Es gilt das gesprochene Wort!

Lassen sie mich zunächst auf den Titel dieser Debatte eingehen. Angesichts dessen, was sich in den letzten Tagen in Deutschland und Europa abspielt muss man ja eher von Aufgabenverweigerung sprechen, und damit meine ich alle Beteiligten..

Ja, es ist nicht wegzureden, dass sich einzelne EU Staaten der Aufgabe entziehen Schutzsuchenden Zuflucht zu gewähren. Hier zeigt sich wie prekär der Solidaritätsgedanke in der EU ist. Und auch Deutschland hat in den vergangenen Jahren, ja Jahrzehnten eher auf Abschottung gesetzt.

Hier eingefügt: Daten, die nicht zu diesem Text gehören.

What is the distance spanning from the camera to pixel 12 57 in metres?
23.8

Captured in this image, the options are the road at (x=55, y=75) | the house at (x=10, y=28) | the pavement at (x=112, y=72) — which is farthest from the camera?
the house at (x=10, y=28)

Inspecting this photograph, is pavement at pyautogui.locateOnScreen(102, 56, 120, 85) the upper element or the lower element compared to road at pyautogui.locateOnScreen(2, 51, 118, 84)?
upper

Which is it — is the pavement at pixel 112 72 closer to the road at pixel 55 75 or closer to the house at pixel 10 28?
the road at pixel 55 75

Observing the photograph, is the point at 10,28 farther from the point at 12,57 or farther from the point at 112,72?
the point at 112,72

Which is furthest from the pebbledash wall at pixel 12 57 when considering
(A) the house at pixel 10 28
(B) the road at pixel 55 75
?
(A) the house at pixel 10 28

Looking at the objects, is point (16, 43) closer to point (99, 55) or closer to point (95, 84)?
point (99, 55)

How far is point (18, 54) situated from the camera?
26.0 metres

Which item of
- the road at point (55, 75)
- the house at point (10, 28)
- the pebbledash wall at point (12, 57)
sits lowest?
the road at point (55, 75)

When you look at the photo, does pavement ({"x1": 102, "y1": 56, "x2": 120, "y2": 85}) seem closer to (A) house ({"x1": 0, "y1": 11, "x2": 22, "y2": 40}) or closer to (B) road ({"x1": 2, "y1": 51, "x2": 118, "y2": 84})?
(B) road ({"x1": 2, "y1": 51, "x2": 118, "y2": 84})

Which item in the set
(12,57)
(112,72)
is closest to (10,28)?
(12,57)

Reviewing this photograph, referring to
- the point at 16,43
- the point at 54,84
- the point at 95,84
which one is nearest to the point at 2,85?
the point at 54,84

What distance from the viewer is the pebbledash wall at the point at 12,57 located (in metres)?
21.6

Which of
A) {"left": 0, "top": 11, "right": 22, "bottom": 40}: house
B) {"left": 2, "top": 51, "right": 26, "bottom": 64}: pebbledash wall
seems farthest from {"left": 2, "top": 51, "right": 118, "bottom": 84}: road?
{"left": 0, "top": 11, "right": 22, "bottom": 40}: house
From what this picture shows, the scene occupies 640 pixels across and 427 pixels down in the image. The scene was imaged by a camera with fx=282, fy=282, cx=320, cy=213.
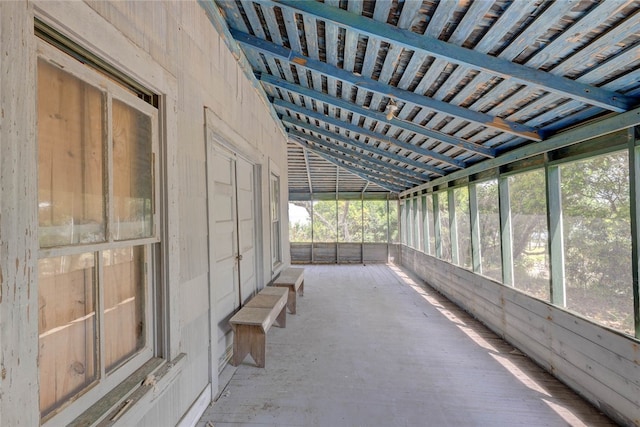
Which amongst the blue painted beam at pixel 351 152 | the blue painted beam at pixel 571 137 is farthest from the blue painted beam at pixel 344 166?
the blue painted beam at pixel 571 137

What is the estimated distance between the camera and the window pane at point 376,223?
34.0 feet

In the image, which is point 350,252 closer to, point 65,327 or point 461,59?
point 461,59

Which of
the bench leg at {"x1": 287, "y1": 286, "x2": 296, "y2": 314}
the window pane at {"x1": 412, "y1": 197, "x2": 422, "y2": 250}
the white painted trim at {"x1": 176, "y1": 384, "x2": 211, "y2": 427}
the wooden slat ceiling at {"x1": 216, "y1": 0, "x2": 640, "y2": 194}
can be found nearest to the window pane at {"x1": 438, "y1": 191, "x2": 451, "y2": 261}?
the window pane at {"x1": 412, "y1": 197, "x2": 422, "y2": 250}

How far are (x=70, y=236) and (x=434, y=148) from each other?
15.0 ft

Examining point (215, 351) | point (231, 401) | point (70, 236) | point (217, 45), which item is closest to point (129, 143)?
point (70, 236)

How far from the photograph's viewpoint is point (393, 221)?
10344 millimetres

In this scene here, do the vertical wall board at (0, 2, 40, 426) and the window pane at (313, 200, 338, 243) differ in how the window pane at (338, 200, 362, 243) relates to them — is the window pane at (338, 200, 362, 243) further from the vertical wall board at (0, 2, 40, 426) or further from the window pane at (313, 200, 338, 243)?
the vertical wall board at (0, 2, 40, 426)

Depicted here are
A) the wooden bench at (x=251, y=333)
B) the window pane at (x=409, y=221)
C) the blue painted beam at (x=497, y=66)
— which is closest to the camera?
the blue painted beam at (x=497, y=66)

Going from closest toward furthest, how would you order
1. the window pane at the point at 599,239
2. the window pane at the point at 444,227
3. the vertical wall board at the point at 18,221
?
the vertical wall board at the point at 18,221
the window pane at the point at 599,239
the window pane at the point at 444,227

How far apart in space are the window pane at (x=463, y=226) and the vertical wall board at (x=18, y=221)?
17.3 feet

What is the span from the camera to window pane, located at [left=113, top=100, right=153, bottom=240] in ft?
4.46

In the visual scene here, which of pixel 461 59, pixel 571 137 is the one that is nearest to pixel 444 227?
pixel 571 137

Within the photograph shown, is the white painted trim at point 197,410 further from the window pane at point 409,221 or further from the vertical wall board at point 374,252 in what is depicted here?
the vertical wall board at point 374,252

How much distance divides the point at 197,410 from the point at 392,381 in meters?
1.66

Dass Dublin nicht funktioniert, ist nicht erst seit gestern kein Geheimnis und dass wir dringend über eine Harmonisierung der Asylsysteme auf einem hohen Qualitätsniveau innerhalb der Europäischen Gemeinschaft sprechen und vor allem handeln müssen, auch nicht.

Was nicht funktionieren wird, ist die Menschen auszuschliessen. Auch wenn es abgedroschen klingt: Sie werden sich ihre Wege suchen. Schlepper werden Geschäfte machen, Migration wird dadurch nicht kontrollierbarer, Migration wird riskanter. Sehr geehrte Damen und Herren, was sie bzw. ihre Verantwortungsträger auf Bundesebene mit der Wiedereinführung von Grenzkontrollen, auch hier in Sachsen, tun ist Politik auf dem Rücken von Menschen, der geflüchteten Menschen und auf dem Rücken von kleinen, armen Staaten im Vorhof der EU, wo echte humanitäre Katastrophen sich anbahnen.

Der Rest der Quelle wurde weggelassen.